-- start of SUPPLIED TEXT --

I am trying to add an attribute to the node if the child node value is equal to some string.
I have a main.xml file
<Employees>
<Employee>
<countryid>32</countryid>
<id name="id">1</id>
<firstname >ABC</firstname>
<lastname >XYZ</lastname>
</Employee>
<Employee>
<countryid>100</countryid>
<id name="id">2</id>
<firstname >ddd</firstname>
<lastname >ggg</lastname>
</Employee>
</Employees>
So let's say if the country id is equal to 32 then it should add attribute country=32 to Employee node. The output should be like below :
output.xml
<Employees>
<Employee countryid="32">
<countryid>32</countryid>
<id name="id">1</id>
<firstname >ABC</firstname>
<lastname >XYZ</lastname>
</Employee>
<Employee>
<countryid>100</countryid>
<id name="id">2</id>
<firstname >ddd</firstname>
<lastname >ggg</lastname>
</Employee>
</Employees>
I am using the following script but getting error that An attribute node cannot be create after the children of containing element.:
Transform.xsl
<xsl:template match="/">
<xsl:apply-templates />
</xsl:template>
<xsl:template match="Employees/Employee/countryid[.=32']">
<xsl:attribute name="countryid">32</xsl:attribute>
<xsl:copy>
<xsl:apply-templates select="@* | node()"/>
</xsl:copy>
</xsl:template>
Any help will be appreciated. Also can we pass countryid as comma seprated values so that i can pass 32,100 and then it should add attribute to all the matching nodes.
Thanks.
In addition to Dimitre's good answer, an XSLT 2.0 stylesheet:
<xsl:stylesheet version="2.0" xmlns:xsl="http://www.w3.org/1999/XSL/Transform">
<xsl:param name="pCountry" select="'32,100'"/>
<xsl:template match="node()|@*">
<xsl:copy>
<xsl:apply-templates select="node()|@*"/>
</xsl:copy>
</xsl:template>
<xsl:template match="Employee[countryid = tokenize($pCountry,',')]">
<Employee countryid="{countryid}">
<xsl:apply-templates select="@*|node()"/>
</Employee>
</xsl:template>
</xsl:stylesheet>
Output:
<Employees>
<Employee countryid="32">
<countryid>32</countryid>
<id name="id">1</id>
<firstname>ABC</firstname>
<lastname>XYZ</lastname>
</Employee>
<Employee countryid="100">
<countryid>100</countryid>
<id name="id">2</id>
<firstname>ddd</firstname>
<lastname>ggg</lastname>
</Employee>
</Employees>
Note: Existencial comparison with sequence, param/variable reference in patterns.

-- end of SUPPLIED TEXT --
-- start of DATA SHOWN --

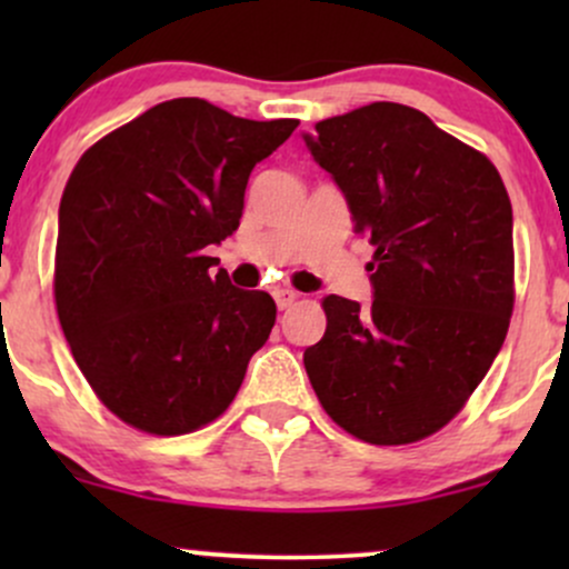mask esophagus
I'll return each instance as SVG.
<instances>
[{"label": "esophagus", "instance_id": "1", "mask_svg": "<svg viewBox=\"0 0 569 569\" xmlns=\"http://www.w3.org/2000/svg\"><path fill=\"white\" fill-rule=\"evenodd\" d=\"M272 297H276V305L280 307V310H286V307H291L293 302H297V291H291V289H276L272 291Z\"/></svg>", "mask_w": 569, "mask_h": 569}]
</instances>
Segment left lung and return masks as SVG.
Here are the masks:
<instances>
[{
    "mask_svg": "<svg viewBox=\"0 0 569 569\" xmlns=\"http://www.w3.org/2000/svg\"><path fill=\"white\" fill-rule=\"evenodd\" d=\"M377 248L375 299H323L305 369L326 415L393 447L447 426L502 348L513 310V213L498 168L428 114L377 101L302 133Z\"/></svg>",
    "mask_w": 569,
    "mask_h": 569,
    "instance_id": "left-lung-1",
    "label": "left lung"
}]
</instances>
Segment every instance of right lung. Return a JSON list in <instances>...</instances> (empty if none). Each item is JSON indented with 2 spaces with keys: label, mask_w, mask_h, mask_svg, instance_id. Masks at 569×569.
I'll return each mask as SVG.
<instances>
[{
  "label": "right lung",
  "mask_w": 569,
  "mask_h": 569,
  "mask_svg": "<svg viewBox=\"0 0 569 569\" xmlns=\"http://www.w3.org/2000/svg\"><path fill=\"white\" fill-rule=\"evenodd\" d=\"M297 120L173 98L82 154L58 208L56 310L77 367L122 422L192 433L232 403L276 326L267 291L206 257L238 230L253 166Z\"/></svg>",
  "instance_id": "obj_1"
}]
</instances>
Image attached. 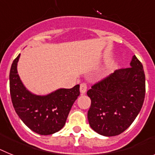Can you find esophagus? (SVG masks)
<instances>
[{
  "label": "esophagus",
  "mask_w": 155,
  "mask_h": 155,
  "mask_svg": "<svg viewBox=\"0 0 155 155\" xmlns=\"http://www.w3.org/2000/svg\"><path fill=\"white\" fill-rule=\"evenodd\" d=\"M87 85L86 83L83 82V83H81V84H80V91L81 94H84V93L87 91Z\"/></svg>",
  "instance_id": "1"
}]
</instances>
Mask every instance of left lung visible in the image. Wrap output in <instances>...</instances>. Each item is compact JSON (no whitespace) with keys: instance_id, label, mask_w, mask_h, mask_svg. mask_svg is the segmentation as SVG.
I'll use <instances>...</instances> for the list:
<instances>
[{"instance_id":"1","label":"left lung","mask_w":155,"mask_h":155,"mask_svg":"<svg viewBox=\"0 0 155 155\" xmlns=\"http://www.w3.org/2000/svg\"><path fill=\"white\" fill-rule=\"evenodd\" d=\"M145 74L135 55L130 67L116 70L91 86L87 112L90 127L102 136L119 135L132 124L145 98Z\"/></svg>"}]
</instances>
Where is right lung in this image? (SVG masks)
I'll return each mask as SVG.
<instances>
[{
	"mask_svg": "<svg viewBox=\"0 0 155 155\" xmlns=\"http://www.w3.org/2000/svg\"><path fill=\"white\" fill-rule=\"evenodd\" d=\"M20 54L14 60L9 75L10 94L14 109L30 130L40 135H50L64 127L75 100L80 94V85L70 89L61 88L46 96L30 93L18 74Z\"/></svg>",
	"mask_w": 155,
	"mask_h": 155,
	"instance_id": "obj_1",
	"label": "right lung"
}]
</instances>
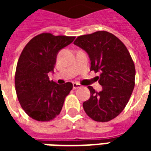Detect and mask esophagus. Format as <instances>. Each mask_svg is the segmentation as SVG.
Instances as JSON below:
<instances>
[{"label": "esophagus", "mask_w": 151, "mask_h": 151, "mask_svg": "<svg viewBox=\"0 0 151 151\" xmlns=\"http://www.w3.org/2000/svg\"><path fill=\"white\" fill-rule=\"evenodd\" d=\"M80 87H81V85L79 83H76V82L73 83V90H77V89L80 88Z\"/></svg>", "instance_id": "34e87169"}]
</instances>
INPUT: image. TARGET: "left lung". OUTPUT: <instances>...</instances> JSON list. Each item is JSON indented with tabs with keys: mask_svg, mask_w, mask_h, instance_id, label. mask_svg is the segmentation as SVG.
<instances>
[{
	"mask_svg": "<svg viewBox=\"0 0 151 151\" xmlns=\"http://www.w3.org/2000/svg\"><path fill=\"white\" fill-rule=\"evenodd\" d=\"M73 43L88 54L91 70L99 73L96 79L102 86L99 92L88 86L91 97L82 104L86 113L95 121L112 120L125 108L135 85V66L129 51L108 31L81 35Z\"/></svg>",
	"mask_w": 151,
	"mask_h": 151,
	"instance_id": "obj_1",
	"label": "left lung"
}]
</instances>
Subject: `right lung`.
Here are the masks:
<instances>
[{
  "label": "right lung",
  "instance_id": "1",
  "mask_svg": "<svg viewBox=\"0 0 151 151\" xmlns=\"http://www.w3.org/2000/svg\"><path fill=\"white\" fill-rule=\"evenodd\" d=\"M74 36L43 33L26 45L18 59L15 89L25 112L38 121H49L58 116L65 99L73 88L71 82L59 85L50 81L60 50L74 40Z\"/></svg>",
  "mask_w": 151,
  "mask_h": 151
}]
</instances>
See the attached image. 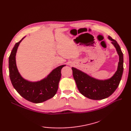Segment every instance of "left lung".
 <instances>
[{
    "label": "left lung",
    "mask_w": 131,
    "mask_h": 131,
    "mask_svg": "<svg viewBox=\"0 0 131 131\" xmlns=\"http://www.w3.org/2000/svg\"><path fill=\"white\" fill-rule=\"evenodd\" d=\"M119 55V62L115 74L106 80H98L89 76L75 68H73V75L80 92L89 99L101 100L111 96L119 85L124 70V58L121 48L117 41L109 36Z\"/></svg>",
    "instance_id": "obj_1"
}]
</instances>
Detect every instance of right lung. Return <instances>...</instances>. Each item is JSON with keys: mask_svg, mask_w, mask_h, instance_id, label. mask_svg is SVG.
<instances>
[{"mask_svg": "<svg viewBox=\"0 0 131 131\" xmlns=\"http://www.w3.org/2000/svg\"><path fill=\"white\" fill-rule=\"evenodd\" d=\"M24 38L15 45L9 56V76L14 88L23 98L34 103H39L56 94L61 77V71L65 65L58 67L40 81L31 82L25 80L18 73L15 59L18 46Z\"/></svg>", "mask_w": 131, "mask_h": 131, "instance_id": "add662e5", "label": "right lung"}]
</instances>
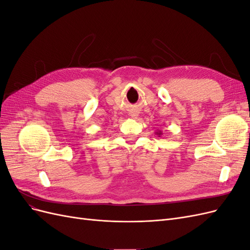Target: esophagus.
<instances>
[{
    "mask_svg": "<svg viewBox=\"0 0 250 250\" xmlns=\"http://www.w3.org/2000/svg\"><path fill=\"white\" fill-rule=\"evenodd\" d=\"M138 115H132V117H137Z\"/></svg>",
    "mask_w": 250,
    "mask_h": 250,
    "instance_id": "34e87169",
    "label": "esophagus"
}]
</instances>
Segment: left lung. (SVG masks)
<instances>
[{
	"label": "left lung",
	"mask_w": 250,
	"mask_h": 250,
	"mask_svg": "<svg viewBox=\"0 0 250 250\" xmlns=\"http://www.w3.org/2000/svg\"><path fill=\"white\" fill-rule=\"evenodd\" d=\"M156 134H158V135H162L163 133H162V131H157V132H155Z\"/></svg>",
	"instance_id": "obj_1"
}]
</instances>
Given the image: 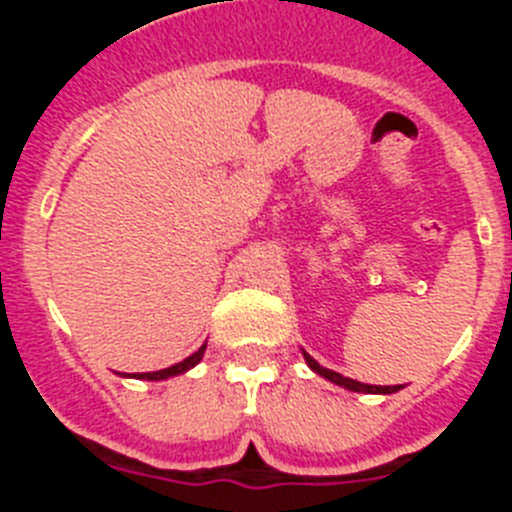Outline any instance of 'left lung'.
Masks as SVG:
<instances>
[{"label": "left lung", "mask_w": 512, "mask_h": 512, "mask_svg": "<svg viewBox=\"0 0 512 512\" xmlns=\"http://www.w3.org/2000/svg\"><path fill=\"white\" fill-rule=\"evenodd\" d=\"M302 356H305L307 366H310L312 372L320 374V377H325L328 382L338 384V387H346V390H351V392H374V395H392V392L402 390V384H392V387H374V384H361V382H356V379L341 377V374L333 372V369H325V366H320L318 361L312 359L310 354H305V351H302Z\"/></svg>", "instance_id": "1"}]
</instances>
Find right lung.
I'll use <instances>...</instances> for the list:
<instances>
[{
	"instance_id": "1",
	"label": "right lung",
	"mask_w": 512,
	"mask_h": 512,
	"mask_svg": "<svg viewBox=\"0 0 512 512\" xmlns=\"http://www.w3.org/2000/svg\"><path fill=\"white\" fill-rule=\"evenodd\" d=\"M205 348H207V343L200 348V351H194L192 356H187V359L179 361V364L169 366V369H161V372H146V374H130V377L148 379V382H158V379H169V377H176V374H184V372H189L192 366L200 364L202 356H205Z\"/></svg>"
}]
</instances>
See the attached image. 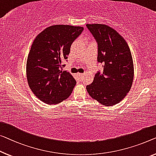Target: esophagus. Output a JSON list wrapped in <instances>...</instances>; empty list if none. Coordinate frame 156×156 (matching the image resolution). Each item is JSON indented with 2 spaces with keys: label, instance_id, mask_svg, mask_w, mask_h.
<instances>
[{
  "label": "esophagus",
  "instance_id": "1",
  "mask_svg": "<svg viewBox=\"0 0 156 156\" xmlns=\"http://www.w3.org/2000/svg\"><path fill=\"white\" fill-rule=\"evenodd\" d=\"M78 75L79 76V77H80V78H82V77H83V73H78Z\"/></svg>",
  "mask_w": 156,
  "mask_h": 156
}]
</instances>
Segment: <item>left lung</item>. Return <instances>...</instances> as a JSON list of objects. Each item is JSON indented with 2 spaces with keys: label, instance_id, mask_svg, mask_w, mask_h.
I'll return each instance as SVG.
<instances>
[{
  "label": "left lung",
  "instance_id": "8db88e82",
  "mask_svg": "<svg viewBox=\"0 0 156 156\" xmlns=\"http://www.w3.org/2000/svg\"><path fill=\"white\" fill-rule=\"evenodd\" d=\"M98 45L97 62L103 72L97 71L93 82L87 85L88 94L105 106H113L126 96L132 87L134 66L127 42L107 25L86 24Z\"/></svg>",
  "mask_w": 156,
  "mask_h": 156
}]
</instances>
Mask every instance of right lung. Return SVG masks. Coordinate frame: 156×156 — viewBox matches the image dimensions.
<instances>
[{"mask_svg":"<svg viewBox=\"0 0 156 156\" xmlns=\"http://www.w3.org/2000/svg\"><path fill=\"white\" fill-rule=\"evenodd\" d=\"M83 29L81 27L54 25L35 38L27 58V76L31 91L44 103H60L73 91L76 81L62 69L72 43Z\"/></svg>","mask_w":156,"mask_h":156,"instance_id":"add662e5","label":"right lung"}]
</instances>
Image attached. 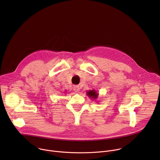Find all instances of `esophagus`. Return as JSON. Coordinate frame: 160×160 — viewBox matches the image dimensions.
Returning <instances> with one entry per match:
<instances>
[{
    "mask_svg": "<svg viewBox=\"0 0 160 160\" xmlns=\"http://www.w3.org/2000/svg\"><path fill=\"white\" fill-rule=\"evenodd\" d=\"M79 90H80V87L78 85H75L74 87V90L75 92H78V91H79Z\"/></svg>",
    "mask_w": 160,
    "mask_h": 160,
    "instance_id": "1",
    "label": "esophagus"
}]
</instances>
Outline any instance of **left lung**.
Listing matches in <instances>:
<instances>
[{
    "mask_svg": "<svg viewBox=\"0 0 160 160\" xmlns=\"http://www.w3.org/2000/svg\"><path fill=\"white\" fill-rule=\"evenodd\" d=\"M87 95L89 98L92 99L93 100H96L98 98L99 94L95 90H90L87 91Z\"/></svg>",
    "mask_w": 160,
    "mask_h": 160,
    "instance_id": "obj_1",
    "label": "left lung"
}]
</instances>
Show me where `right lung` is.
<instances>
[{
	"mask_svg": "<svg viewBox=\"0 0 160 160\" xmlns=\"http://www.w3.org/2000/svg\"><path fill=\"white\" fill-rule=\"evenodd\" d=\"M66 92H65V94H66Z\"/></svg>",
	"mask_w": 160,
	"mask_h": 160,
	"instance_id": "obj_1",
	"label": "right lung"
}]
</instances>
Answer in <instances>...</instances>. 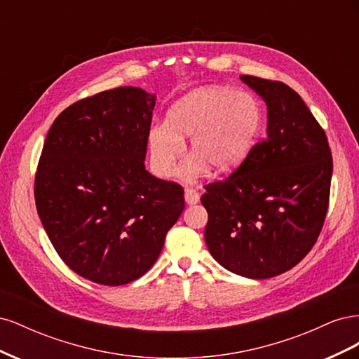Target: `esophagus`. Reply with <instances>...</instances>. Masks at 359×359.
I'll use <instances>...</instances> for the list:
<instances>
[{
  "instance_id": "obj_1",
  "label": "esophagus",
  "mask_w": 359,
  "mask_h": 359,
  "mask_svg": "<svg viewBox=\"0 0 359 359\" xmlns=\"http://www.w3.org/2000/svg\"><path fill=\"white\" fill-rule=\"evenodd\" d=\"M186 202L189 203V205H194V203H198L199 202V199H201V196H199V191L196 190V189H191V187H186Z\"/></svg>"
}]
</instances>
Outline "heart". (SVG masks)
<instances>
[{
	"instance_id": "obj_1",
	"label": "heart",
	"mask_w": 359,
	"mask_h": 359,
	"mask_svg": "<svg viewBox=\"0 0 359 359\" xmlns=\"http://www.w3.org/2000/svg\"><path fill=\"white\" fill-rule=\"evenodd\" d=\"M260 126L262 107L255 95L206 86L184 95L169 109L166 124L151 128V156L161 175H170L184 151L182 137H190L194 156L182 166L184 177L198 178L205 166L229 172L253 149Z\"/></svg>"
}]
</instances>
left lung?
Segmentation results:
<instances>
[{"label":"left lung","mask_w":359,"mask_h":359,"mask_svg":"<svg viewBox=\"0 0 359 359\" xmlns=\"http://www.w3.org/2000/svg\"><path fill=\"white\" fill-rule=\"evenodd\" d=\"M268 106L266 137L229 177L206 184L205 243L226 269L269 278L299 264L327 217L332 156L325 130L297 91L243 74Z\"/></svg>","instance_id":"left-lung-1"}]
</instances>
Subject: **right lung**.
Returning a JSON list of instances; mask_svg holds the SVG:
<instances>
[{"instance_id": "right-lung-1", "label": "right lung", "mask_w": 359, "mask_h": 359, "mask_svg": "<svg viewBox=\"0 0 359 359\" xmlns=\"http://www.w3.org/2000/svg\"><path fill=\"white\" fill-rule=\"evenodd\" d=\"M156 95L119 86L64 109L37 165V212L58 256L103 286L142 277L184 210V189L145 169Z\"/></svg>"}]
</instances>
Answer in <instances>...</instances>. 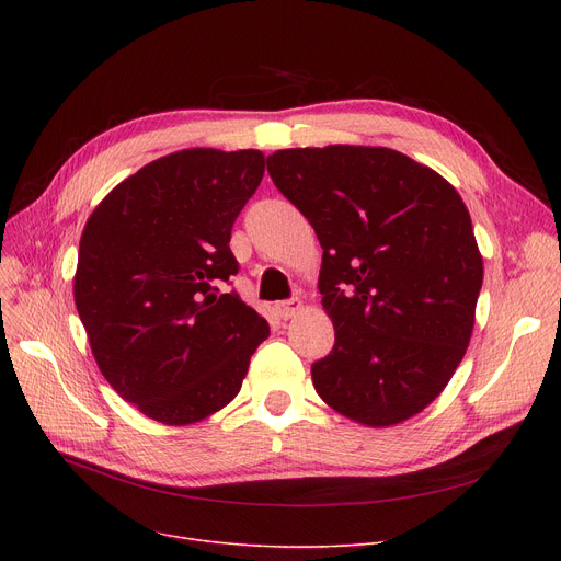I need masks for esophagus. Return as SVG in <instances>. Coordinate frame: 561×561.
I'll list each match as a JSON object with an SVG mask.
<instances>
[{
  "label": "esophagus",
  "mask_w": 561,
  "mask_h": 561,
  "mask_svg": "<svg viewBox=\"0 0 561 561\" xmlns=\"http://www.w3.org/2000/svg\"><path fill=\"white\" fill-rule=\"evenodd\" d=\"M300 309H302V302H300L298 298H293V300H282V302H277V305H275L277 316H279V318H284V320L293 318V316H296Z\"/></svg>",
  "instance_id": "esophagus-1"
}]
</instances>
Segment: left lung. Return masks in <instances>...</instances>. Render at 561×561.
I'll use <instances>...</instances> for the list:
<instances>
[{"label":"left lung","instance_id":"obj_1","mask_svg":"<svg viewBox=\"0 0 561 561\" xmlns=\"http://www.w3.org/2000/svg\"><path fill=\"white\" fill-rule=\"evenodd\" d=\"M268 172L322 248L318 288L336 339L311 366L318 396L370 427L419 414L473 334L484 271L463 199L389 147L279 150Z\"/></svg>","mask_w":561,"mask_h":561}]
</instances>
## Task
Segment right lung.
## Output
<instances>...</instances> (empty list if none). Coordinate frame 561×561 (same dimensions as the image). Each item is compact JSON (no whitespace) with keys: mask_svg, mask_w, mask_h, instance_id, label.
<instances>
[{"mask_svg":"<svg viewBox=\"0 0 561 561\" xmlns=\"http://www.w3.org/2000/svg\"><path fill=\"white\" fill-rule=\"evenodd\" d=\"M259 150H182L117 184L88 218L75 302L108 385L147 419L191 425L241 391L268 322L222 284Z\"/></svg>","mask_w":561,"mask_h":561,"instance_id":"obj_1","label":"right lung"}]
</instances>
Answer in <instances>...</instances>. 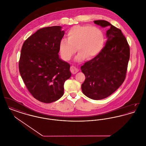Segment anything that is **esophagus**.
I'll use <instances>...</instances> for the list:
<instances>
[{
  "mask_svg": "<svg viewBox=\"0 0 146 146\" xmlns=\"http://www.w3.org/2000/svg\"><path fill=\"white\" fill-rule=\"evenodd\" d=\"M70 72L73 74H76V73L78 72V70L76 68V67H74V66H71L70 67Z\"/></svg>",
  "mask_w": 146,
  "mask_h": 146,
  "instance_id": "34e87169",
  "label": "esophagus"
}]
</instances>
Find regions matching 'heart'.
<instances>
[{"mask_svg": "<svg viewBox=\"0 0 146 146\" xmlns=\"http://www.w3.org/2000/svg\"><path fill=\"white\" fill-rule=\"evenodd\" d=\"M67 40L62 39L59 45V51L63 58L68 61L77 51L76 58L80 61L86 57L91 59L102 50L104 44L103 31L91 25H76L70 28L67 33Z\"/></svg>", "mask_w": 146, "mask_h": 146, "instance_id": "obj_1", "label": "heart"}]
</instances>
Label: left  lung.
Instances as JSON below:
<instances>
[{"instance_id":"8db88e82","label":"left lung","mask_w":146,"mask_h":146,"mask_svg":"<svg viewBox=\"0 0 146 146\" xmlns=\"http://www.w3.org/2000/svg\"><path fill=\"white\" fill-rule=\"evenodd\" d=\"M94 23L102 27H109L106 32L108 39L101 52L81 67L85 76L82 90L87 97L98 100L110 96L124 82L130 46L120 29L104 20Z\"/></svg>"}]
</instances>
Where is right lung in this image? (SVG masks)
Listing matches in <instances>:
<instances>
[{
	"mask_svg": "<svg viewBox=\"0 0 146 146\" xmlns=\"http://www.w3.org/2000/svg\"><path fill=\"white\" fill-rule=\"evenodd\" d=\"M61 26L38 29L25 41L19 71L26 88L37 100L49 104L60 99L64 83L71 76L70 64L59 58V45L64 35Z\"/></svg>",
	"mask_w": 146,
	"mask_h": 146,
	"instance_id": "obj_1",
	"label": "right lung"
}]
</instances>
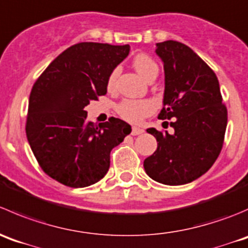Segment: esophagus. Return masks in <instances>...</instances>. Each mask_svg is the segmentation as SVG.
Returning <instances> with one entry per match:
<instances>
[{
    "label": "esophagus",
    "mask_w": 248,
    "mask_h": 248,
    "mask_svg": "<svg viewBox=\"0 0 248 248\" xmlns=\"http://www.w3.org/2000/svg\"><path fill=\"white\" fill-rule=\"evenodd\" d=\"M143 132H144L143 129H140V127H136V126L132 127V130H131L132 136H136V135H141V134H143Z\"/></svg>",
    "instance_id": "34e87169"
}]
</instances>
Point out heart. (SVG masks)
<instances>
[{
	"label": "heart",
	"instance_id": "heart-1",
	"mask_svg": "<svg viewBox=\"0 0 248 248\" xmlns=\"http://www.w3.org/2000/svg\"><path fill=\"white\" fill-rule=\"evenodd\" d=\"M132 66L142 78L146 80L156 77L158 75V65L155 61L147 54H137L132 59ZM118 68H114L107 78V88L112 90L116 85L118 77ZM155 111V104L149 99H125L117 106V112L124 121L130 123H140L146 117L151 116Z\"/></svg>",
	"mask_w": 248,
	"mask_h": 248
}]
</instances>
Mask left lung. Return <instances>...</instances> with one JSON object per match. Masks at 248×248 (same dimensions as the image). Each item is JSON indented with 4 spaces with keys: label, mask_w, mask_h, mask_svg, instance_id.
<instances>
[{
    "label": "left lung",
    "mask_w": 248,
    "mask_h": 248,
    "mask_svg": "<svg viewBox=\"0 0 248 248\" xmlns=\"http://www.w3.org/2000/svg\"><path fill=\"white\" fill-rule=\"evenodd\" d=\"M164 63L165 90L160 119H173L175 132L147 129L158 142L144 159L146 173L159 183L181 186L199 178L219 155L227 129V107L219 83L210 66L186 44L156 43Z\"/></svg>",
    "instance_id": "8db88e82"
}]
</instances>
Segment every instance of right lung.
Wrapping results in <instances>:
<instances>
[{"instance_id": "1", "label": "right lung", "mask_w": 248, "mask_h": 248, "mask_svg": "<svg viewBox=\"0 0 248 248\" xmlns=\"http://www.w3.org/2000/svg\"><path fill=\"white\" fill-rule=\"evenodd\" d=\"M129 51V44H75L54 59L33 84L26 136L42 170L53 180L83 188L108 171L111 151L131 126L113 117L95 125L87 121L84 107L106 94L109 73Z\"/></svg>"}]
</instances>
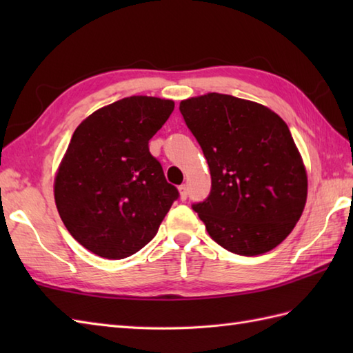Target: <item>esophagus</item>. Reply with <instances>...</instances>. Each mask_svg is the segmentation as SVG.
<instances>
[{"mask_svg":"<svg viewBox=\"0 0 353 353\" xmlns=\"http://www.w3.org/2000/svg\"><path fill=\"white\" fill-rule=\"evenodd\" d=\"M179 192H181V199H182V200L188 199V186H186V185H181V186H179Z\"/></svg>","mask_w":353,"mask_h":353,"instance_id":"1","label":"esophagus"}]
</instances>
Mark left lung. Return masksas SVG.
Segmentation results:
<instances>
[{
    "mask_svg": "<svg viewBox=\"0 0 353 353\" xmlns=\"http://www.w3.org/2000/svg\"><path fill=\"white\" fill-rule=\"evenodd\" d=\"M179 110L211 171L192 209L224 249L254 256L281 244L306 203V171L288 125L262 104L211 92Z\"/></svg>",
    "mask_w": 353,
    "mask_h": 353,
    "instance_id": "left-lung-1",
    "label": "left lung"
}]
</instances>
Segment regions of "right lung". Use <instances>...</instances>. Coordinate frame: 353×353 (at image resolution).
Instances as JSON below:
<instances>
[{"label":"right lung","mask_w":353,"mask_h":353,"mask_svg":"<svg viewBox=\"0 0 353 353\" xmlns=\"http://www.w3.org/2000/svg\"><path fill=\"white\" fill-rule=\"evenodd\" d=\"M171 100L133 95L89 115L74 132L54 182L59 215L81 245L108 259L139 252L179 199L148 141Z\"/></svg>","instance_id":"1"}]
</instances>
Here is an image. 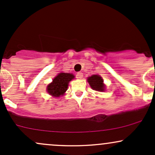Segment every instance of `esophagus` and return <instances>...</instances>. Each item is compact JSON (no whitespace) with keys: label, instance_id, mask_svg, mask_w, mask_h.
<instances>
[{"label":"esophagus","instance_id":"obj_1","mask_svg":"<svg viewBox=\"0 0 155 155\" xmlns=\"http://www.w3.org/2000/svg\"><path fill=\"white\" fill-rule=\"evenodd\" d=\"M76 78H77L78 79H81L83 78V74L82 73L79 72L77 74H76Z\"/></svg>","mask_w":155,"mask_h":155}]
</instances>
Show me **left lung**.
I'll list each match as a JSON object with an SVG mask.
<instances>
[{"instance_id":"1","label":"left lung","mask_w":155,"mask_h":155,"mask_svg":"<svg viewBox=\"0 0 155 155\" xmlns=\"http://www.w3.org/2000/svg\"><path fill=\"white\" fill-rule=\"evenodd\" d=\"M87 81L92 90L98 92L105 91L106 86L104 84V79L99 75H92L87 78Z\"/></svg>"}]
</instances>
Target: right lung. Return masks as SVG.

-- end of DATA SHOWN --

▶ [SET PROBLEM 1]
Answer these questions about the text on adding an attribute to XML nodes:
(a) What default value does the stylesheet give the parameter pCountry?
(b) What are the first name and last name of the employee whose countryid is 100?
(c) In the output the asker wants first, which Employee node gets the new attribute, and what is its value?
▶ [SET PROBLEM 2] Go on with the text on adding an attribute to XML nodes, picking up right after its final sentence.

▶ [FINAL ANSWER 1]
(a) '32,100'
(b) The first name is ddd and the last name is ggg.
(c) The Employee node whose countryid is 32 gets the attribute countryid="32".

▶ [FINAL ANSWER 2]
Other approach assuming countryid
is always first child:
<xsl:stylesheet version="2.0" xmlns:xsl="http://www.w3.org/1999/XSL/Transform">
<xsl:strip-space elements="*"/>
<xsl:param name="pCountry" select="'32,100'"/>
<xsl:template match="node()|@*" name="identity">
<xsl:copy>
<xsl:apply-templates select="node()|@*"/>
</xsl:copy>
</xsl:template>
<xsl:template match="countryid[. = tokenize($pCountry,',')]">
<xsl:attribute name="countryid">
<xsl:value-of select="."/>
</xsl:attribute>
<xsl:call-template name="identity"/>
</xsl:template>
</xsl:stylesheet>
Note: Now xsl:strip-space
instruction is important (avoids output text node before attribute)
Part 1.
So let's say if the country id is
equal to 32 then it should add
attribute country=32 to Employee node.
This transformation:
<xsl:stylesheet version="1.0"
xmlns:xsl="http://www.w3.org/1999/XSL/Transform">
<xsl:output omit-xml-declaration="yes" indent="yes"/>
<xsl:strip-space elements="*"/>
<xsl:template match="node()|@*">
<xsl:copy>
<xsl:apply-templates select="node()|@*"/>
</xsl:copy>
</xsl:template>
<xsl:template match="Employee[countryid=32]">
<Employee countryid="{countryid}">
<xsl:apply-templates select="@*|node()"/>
</Employee>
</xsl:template>
</xsl:stylesheet>
when applied on the provided XML document:
<Employees>
<Employee>
<countryid>32</countryid>
<id name="id">1</id>
<firstname >ABC</firstname>
<lastname >XYZ</lastname>
</Employee>
<Employee>
<countryid>100</countryid>
<id name="id">2</id>
<firstname >ddd</firstname>
<lastname >ggg</lastname>
</Employee>
</Employees>
produces the wanted, correct result:
<Employees>
<Employee countryid="32">
<countryid>32</countryid>
<id name="id">1</id>
<firstname>ABC</firstname>
<lastname>XYZ</lastname>
</Employee>
<Employee>
<countryid>100</countryid>
<id name="id">2</id>
<firstname>ddd</firstname>
<lastname>ggg</lastname>
</Employee>
</Employees>
Explanation:
The identity rule is used to copy every node as-is. Using and overriding the identity rule (template) is the most fundamental and powerful XSLT design pattern.
There is only one template that overrides the identity rule for specific nodes -- Employee
elements that have a countryid
child with string value (converted to number) 32. This template adds a countryid
attribute to the Employee
element and applies templates to resume the activity of the identity rule and copy everything else as-is.
Part 2.
Also can we pass countryid as comma
seprated values so that i can pass
32,100 and then it should add
attribute to all the matching nodes
This transformation:
<xsl:stylesheet version="1.0"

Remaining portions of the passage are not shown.